Al día siguiente fui al centro de jubilados del barrio. Allí encontré a Don Ramón jugando al truco con otros viejos amigos. Me senté con ellos y conté lo que pasaba. Todos tenían historias parecidas: hijos ocupados, nietos lejanos, miedo al abandono. Pero también tenían algo más: ganas de vivir.

—Marta, vos todavía tenés chispa —me dijo Doña Teresa—. No te dejes encerrar antes de tiempo.

Esa frase me quedó retumbando en la cabeza. Decidí que no iba a dejar que otros decidieran por mí. Empecé a ir todos los días al centro, aprendí a bailar tango otra vez, me anoté en un taller de literatura y hasta empecé a salir con un grupo a caminar por el parque Lezama.

Pero mis hijos insistían. Un domingo vinieron con folletos de residencias privadas. Lucía lloraba mientras me mostraba fotos de habitaciones limpias y jardines prolijos.

—Mamá, ahí vas a estar bien cuidada. Vas a tener gente con quien hablar…
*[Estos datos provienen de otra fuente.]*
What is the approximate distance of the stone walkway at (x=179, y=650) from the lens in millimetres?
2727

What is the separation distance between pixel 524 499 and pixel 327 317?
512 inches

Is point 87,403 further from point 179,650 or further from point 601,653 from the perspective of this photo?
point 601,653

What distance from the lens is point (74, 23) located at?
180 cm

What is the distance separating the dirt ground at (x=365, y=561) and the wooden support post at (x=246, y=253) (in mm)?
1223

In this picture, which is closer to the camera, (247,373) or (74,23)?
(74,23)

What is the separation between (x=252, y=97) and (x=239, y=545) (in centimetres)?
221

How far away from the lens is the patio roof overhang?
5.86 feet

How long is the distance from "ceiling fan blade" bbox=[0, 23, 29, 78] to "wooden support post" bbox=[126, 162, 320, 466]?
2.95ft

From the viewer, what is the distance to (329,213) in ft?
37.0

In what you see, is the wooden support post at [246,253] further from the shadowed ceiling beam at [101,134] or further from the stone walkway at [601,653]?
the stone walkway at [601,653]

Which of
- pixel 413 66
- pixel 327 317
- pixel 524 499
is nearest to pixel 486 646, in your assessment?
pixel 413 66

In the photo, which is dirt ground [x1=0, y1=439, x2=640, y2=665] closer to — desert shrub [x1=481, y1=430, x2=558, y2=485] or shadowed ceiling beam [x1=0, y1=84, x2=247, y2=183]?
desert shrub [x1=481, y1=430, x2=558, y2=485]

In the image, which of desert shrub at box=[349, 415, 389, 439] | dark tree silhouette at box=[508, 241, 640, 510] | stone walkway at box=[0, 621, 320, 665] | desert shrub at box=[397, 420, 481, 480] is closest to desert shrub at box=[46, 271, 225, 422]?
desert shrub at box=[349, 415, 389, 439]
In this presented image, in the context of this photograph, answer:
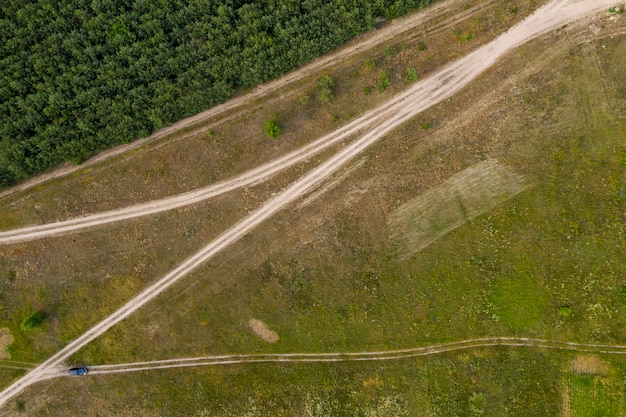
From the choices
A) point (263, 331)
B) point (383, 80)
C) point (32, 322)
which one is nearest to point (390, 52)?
point (383, 80)

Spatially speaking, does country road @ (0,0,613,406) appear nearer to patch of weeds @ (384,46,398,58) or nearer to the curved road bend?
the curved road bend

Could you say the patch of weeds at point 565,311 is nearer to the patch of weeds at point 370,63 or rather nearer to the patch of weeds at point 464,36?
the patch of weeds at point 464,36

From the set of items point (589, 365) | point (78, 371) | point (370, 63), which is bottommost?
point (589, 365)

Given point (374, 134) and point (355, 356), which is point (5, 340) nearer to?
point (355, 356)

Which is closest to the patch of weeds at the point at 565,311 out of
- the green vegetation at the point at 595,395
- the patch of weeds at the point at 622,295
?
the patch of weeds at the point at 622,295

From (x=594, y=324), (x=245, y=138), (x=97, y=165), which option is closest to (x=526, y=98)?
(x=594, y=324)

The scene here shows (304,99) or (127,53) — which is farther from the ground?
(127,53)

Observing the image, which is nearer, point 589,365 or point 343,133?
point 589,365
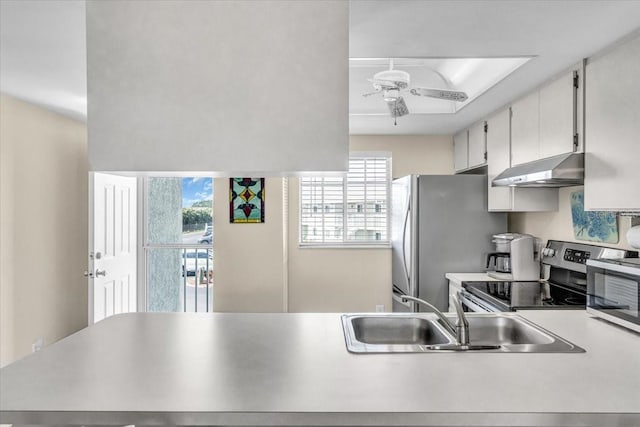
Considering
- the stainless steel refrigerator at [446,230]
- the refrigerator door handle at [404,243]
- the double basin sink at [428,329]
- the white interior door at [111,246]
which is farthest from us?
the refrigerator door handle at [404,243]

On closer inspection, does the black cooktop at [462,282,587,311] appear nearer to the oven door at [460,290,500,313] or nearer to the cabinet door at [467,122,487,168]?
the oven door at [460,290,500,313]

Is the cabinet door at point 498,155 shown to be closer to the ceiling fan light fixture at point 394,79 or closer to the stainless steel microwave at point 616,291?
the ceiling fan light fixture at point 394,79

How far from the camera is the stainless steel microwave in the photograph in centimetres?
166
—¿Y ustedes? —pregunté—. ¿Van a visitarme más seguido si estoy ahí?

No supieron qué responder.

Esa noche discutimos fuerte. Ernesto gritó que era egoísta por no pensar en ellos. Yo le respondí que egoísmo era querer sacarse el problema de encima. Lucía se fue llorando y Ernesto salió dando un portazo.

Me quedé sola otra vez, pero esta vez no lloré. Llamé a Teresa y le pedí que viniera a tomar mate. Hablamos hasta tarde sobre lo difícil que es envejecer en un país donde los viejos somos invisibles.

Pasaron semanas sin noticias de mis hijos. Me dolía el alma, pero seguí adelante: organicé una peña en el centro de jubilados, ayudé a una vecina con sus nietos y hasta me animé a escribir un poema sobre la soledad.

Un día recibí una carta de Lucía. Decía que estaba confundida, que sentía culpa pero también miedo por mí. Me pidió perdón por no entenderme y me preguntó si podía venir a hablar conmigo.

Cuando llegó, la abracé fuerte. Le conté todo lo que estaba haciendo, lo viva que me sentía rodeada de gente como yo, con historias y ganas de seguir adelante.

—No quiero irme a un asilo —le dije—. Quiero vivir mi vida hasta el último día con dignidad y alegría. Si algún día realmente no puedo más, lo hablaremos juntos. Pero ahora… ahora todavía tengo mucho por hacer.

Lucía lloró en silencio y me prometió intentar entenderme mejor. Ernesto tardó más en volver, pero una tarde apareció con su hijo menor y juntos arreglamos el jardín como cuando era chico.

No sé qué pasará mañana. Tal vez algún día necesite ayuda, tal vez no. Pero hoy sé que mi vida me pertenece y que nadie puede decidir por mí cuándo dejar de soñar.

¿Hasta cuándo nos van a tratar como si ya estuviéramos muertos? ¿Cuándo aprenderán nuestros hijos que envejecer no es desaparecer? ¿Ustedes qué harían si estuvieran en mi lugar?